▶ Record list:
-- BEGIN --
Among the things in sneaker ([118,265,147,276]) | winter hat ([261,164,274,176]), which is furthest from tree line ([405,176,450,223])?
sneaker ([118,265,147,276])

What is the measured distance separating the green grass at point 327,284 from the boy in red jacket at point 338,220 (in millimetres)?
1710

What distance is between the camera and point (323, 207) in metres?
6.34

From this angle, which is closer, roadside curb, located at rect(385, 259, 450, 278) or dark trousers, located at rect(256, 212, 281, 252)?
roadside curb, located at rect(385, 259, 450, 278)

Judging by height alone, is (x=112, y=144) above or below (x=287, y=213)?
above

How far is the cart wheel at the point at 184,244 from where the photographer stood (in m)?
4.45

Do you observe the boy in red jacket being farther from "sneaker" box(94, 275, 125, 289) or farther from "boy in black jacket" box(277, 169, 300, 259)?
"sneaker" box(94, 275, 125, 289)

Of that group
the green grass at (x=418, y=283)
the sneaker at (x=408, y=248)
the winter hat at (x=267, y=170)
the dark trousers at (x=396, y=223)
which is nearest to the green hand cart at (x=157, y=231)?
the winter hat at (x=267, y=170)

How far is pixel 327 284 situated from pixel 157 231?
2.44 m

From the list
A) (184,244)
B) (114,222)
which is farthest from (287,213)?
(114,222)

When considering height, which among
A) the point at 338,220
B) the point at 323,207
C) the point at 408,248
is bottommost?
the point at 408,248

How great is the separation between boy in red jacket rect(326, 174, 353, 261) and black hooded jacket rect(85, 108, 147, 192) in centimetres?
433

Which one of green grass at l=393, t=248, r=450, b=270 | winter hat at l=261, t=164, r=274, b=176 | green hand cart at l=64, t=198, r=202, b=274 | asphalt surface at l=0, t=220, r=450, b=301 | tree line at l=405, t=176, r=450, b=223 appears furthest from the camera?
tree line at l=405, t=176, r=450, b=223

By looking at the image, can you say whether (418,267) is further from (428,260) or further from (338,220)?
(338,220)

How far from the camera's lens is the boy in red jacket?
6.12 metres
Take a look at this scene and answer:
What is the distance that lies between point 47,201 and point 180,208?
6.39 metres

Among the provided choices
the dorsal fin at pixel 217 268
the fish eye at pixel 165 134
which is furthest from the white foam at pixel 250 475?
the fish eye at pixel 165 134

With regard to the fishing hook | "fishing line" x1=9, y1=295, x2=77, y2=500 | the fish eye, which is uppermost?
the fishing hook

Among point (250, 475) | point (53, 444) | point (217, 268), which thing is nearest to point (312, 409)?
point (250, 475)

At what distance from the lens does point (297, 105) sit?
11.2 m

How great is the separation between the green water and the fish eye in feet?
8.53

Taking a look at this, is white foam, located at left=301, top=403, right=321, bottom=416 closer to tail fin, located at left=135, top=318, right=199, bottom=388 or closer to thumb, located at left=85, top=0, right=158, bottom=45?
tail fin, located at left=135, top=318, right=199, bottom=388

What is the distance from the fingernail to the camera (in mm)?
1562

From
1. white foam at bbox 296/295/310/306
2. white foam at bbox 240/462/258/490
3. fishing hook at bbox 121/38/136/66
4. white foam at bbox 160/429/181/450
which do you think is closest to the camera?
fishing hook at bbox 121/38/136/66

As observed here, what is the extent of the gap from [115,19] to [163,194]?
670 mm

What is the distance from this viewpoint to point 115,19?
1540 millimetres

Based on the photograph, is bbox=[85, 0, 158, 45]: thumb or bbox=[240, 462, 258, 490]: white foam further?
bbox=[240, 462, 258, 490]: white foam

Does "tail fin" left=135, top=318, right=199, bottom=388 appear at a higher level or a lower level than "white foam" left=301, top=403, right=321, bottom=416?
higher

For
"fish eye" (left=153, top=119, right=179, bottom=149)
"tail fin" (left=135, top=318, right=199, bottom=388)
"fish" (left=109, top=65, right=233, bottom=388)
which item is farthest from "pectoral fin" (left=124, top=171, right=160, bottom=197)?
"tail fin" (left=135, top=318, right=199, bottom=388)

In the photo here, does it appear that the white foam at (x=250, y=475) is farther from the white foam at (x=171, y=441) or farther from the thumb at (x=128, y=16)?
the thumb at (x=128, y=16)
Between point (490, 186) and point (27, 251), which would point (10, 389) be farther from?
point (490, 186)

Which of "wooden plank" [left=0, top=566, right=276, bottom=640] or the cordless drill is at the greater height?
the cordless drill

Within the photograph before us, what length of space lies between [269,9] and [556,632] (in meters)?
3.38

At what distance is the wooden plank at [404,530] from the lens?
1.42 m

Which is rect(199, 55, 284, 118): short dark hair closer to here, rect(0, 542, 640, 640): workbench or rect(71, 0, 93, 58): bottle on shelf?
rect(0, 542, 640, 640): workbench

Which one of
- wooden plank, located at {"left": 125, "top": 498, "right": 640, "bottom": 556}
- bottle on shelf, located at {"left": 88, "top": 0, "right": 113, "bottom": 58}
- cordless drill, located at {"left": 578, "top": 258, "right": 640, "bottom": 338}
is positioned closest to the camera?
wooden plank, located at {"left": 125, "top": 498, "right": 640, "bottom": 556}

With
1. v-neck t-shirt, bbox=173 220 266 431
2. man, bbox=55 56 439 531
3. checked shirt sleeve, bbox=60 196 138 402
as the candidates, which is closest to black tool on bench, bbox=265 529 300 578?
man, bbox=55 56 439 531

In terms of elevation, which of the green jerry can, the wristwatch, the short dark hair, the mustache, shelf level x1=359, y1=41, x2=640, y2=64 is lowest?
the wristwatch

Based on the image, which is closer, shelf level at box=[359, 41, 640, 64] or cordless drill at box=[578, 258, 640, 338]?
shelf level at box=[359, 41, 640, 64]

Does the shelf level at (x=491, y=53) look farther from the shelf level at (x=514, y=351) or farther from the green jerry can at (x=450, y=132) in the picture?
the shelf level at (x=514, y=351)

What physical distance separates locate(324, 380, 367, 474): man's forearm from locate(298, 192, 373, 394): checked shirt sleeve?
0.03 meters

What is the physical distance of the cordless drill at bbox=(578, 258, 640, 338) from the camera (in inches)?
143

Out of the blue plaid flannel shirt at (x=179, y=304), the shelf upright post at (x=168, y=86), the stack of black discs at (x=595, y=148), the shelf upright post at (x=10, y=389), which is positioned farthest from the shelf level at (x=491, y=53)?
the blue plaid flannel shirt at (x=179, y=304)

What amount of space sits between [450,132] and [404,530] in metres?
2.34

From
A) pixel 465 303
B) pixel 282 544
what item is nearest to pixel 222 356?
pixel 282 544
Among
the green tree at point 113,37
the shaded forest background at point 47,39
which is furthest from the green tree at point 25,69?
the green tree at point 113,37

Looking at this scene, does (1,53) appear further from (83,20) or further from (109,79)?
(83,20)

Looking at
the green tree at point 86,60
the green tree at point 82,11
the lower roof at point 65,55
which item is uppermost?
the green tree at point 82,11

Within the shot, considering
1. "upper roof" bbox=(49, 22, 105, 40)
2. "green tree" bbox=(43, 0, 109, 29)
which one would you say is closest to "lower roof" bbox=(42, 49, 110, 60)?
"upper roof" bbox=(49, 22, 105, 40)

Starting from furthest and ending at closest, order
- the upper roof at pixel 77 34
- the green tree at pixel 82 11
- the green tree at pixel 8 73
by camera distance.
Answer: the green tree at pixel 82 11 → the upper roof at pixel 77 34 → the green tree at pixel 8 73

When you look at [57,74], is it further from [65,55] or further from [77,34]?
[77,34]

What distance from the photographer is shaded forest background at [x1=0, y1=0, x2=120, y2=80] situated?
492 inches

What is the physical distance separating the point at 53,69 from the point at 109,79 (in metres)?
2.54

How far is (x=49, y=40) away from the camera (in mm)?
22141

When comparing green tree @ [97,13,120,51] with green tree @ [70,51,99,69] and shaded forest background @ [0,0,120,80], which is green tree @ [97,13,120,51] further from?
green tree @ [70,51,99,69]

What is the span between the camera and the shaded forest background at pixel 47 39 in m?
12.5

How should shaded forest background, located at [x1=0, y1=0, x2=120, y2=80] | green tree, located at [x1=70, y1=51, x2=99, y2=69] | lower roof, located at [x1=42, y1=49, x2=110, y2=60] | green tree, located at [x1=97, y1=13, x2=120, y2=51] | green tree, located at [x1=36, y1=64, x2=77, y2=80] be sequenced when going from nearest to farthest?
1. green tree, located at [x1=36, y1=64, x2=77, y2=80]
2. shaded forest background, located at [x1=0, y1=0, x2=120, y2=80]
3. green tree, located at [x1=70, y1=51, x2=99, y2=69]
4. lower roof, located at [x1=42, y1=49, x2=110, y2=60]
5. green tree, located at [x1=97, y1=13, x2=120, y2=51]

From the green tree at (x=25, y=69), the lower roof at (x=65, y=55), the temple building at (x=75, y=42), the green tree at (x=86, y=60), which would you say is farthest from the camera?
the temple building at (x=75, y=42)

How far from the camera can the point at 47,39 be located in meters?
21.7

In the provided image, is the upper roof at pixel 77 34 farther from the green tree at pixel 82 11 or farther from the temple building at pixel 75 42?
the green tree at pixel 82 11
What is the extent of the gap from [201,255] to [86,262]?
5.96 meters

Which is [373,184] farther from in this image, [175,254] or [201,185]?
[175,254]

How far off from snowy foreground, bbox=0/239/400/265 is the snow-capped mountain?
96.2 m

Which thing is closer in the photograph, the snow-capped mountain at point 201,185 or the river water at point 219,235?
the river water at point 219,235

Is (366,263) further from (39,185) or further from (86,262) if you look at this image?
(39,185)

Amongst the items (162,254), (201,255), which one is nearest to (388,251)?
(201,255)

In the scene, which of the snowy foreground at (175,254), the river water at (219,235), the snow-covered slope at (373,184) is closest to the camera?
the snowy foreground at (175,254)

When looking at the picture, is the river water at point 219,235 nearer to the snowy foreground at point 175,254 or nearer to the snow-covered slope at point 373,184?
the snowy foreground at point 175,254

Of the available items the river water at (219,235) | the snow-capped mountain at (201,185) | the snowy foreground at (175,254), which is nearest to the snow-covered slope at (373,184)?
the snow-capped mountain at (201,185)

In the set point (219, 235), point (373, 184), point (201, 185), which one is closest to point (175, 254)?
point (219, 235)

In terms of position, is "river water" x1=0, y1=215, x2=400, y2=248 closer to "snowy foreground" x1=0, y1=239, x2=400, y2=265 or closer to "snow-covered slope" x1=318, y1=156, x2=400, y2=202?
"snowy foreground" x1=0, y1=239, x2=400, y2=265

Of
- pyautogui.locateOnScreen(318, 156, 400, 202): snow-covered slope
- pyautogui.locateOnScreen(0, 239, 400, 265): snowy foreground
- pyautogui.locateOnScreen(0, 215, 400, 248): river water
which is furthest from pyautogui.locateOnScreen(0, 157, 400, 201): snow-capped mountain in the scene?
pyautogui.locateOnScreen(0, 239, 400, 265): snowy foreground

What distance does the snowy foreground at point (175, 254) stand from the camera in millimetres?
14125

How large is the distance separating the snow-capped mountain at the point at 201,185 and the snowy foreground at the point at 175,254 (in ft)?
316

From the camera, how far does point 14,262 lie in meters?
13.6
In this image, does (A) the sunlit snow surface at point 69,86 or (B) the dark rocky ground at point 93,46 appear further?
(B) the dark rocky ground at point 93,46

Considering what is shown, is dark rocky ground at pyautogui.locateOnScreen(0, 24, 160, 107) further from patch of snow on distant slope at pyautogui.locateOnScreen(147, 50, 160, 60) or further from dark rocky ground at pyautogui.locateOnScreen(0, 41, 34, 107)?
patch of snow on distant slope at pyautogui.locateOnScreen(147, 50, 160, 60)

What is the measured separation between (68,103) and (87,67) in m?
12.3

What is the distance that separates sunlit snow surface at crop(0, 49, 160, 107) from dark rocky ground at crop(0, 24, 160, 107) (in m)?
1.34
-- END --
▶ Task description:
In the rows above, take everything from the line containing "How should shaded" down to the line containing "1. green tree, located", with both of those lines included. Give it as a JSON list of strings, one per line, leaving out blank lines.

▶ Solution to this task:
[
  "How should shaded forest background, located at [x1=0, y1=0, x2=120, y2=80] | green tree, located at [x1=70, y1=51, x2=99, y2=69] | lower roof, located at [x1=42, y1=49, x2=110, y2=60] | green tree, located at [x1=97, y1=13, x2=120, y2=51] | green tree, located at [x1=36, y1=64, x2=77, y2=80] be sequenced when going from nearest to farthest?",
  "1. green tree, located at [x1=36, y1=64, x2=77, y2=80]"
]